Хороший отец (Хоули) - страница 165

Меня накрыла лавина мыслей. Совпадение? Случайности? Разве я сам не пропавший сын? Ложь? Мой отец уехал, перебрался в Нью-Йорк и снова женился, завел двух детей. У него теперь своя полная семья, собственная счастливая семья, чтобы махать соседям от дверей дома. И у них тоже есть призрак (я), преследующий их, – сын-тень.

По улице рысцой бежала собака (волк?). Я был связью. СВЯЗЬ. Мне это вдруг стало ясно. Его ложь – моя ложь. Как три числа рядом: 2 2 4. Просто набор чисел, пока не вставишь «+» и «=».

Они вдруг стали уравнением, решением (2 + 2 = = 4), неопровержимым.

Вот так ко мне пришло понимание. Как последний фрагмент головоломки. Я – сын-тень.

Сын/Солнце?

Альфа/Омега?

Волк/Овца?

(Прим. редактора: оставшиеся страницы этой части вырваны.)


Я дочитал и откинулся на подушку. Страницы дневника ровной стопкой лежали рядом. После Монтаны записи стали реже и более обыденными: сколько миль проехал, что ел – словно Дэнни начал таиться от самого себя. Сенатор Сигрэм почти не упоминался. Больше никаких разговоров о призрачных сыновьях и откровениях, явившихся ему на солнечной улице Хелены.

Почему? Что это значило?

Может быть, он испугался собственных мыслей. Может быть, после Хелены дневник представился ему любопытным попутчиком, от которого надо прятаться. А может быть, то, что случилось в Монтане, смирило его, прогнало из головы мысли о Сигрэме. Может быть, тот темный час на заснеженном севере потряс Дэнни и снова вывел на путь здравомыслия.

И все же мне не давали покоя эти слова:

Я – сын-тень.

Глядя на эти страницы, было трудно доказывать, что Дэнни не потерял связь с реальностью. Логика его размышлений, особенно касающихся Монтаны и столкновения с Сигрэмом, была искажена и внушала тревогу.
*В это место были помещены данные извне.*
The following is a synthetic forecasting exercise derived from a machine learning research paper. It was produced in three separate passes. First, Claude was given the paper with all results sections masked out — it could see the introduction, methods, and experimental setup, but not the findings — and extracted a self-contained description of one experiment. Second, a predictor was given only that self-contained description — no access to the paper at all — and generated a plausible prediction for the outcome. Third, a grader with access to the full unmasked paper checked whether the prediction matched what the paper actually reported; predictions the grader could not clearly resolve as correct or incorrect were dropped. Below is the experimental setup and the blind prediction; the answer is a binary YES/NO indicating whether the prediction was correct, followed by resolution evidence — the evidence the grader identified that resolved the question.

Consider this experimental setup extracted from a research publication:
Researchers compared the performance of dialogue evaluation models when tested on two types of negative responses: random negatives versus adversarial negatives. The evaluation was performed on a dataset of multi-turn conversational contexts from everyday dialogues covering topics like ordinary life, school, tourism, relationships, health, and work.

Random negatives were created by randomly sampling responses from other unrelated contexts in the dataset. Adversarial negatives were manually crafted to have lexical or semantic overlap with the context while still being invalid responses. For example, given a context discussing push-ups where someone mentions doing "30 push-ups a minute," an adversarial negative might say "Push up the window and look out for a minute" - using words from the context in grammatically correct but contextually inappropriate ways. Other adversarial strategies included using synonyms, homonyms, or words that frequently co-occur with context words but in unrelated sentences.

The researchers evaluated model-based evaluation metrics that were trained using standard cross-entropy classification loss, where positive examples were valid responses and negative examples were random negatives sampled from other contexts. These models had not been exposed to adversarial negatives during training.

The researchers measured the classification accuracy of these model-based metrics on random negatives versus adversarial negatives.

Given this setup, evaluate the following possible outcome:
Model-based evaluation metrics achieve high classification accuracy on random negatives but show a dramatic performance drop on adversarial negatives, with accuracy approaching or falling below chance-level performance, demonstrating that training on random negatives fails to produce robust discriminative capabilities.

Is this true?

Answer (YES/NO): NO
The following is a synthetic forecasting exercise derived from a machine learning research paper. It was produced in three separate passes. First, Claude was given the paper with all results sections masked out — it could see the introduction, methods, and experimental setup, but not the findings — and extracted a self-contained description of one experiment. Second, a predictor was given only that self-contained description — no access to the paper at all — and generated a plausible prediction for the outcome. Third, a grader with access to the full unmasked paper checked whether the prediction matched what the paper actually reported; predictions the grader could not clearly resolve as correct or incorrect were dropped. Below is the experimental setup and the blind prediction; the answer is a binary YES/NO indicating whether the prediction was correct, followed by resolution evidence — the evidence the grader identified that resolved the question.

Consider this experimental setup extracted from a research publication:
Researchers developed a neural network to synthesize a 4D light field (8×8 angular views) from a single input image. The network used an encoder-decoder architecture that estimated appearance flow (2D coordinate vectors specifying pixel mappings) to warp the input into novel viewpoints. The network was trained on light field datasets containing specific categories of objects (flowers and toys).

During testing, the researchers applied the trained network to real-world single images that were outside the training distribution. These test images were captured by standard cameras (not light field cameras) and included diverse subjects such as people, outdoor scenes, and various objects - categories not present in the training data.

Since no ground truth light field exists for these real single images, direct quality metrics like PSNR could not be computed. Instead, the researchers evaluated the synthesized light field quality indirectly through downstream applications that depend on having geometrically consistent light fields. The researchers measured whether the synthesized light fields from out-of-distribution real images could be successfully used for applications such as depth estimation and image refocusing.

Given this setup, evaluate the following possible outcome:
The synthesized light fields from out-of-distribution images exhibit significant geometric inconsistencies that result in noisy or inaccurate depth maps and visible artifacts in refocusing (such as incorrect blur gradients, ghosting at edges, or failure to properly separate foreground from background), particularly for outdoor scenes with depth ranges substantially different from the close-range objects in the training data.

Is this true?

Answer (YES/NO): NO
Действительно ли мой сын видел себя призраком, преследующим собственную семью? Или это был просто симптом депрессии? Не связал ли он в минуту обманчивого просветления себя с Сигрэмом цепью ложных представлений, как человек приковывает себя к трупу?

Я пошел в ванную и плеснул воды в лицо, старясь не смотреть себе в глаза. Хоть я и раньше знал, что Дэнни заблудился в дороге – физически, духовно, эмоционально, – все же читать его слова было больно. Почему он не позвонил? Не попросил помощи? И почему я, его отец, не почувствовал какой-то неизвестной частицей души, что помощь нужна?

Мне теперь было тесно в комнате. Не зная, чем заняться, я переоделся и спустился вниз, на коктейль по случаю открытия конференции. На грудь костюма я прицепил бирку с именем. Мне нужно было видеть людей и говорить хоть о погоде. Нужно было почувствовать почву под ногами.